* [Dataset]
####

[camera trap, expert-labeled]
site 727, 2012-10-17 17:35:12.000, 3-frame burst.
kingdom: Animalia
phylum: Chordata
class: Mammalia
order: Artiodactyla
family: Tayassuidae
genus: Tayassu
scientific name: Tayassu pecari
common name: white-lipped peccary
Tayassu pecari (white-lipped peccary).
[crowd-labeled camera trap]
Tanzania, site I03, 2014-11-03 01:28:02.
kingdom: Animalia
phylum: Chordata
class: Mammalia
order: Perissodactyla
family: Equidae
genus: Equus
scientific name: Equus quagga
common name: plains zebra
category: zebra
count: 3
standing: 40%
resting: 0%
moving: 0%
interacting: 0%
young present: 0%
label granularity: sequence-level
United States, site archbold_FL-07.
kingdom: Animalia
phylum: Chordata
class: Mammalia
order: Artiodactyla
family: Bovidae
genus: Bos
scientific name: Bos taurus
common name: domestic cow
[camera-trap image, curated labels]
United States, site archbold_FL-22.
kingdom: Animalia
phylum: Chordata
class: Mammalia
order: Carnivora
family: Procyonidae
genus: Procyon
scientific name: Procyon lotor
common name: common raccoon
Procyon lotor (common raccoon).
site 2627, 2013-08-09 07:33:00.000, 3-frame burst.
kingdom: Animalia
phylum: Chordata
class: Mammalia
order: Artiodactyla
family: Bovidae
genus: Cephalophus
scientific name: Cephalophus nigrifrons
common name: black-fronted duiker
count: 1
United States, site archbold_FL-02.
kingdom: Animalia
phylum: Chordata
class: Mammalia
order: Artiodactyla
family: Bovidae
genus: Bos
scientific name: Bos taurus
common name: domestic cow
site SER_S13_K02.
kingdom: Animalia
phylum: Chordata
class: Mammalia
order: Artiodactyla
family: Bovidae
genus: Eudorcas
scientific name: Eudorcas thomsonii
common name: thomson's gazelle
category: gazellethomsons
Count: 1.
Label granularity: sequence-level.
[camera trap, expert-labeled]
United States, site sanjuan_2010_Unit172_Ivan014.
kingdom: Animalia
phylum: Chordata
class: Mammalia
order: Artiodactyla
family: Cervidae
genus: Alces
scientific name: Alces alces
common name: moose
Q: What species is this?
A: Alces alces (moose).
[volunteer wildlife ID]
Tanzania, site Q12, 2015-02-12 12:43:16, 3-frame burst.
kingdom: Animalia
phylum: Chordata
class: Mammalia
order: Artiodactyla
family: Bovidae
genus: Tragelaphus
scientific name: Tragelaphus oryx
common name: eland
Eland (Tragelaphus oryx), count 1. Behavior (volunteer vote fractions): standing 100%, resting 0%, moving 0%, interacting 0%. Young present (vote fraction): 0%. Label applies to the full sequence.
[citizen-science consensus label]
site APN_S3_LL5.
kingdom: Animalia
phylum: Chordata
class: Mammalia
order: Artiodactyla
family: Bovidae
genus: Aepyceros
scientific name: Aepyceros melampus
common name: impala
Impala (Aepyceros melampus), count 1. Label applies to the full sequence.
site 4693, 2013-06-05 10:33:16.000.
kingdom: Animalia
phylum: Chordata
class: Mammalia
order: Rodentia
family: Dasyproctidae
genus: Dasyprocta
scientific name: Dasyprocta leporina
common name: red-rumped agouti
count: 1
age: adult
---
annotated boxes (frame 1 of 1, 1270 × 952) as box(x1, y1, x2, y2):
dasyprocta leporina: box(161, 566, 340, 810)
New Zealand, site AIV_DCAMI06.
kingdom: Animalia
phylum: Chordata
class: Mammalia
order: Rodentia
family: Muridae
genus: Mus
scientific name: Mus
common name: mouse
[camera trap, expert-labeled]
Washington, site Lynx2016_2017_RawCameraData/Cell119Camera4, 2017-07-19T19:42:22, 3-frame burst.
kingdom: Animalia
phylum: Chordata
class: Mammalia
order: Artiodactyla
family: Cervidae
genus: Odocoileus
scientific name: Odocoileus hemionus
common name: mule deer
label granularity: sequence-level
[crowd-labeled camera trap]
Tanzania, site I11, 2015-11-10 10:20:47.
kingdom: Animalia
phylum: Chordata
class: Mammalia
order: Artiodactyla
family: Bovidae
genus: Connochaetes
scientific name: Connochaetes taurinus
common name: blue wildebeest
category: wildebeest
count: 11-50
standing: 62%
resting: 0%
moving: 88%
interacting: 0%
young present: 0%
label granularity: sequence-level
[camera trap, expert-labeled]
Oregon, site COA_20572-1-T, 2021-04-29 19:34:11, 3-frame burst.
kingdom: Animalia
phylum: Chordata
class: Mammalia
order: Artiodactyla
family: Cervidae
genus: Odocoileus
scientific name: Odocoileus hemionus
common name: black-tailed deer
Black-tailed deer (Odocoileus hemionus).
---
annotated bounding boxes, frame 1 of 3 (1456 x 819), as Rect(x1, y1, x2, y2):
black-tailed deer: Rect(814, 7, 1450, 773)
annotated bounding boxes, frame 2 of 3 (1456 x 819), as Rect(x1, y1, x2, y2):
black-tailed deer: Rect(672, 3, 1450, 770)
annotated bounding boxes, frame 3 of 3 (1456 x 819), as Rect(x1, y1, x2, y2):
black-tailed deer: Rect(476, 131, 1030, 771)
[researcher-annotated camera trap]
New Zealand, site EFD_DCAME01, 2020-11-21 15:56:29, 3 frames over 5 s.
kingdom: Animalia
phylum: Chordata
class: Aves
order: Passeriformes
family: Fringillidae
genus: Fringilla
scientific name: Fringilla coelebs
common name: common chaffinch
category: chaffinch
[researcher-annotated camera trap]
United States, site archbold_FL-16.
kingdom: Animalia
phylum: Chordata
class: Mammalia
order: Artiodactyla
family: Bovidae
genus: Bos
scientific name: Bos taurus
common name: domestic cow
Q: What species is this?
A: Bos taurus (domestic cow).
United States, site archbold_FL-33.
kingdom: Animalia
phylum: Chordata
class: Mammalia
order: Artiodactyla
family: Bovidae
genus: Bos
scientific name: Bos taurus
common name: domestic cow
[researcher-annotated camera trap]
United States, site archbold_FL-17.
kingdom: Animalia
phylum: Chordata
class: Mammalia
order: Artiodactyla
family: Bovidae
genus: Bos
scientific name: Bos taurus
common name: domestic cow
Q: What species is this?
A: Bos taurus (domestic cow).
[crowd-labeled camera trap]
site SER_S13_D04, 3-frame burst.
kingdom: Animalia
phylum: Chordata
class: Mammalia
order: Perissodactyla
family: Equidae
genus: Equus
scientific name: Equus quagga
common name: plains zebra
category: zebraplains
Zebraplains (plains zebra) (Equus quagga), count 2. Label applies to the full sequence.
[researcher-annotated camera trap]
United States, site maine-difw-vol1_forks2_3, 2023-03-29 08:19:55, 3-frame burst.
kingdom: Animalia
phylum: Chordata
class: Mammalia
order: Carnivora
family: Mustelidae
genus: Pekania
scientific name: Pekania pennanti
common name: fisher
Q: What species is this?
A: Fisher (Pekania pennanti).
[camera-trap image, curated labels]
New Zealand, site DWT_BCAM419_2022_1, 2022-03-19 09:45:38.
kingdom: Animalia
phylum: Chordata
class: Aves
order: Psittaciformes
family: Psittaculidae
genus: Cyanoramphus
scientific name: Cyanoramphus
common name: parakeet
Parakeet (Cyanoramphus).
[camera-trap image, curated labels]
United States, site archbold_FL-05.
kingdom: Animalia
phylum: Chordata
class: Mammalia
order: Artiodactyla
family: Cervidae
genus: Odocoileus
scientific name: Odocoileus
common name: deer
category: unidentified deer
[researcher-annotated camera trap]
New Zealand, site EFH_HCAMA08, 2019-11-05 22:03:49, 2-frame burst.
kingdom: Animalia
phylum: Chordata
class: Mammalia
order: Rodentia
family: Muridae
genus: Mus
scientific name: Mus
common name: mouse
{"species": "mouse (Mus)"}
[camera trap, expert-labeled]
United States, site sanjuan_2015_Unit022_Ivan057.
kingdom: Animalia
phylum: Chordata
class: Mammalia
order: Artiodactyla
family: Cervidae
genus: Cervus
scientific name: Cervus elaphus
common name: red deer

####

* [What to work on]
Say how many lines in the entries contain the string "States". Nothing else belongs in the reply.

* [Answer box]
10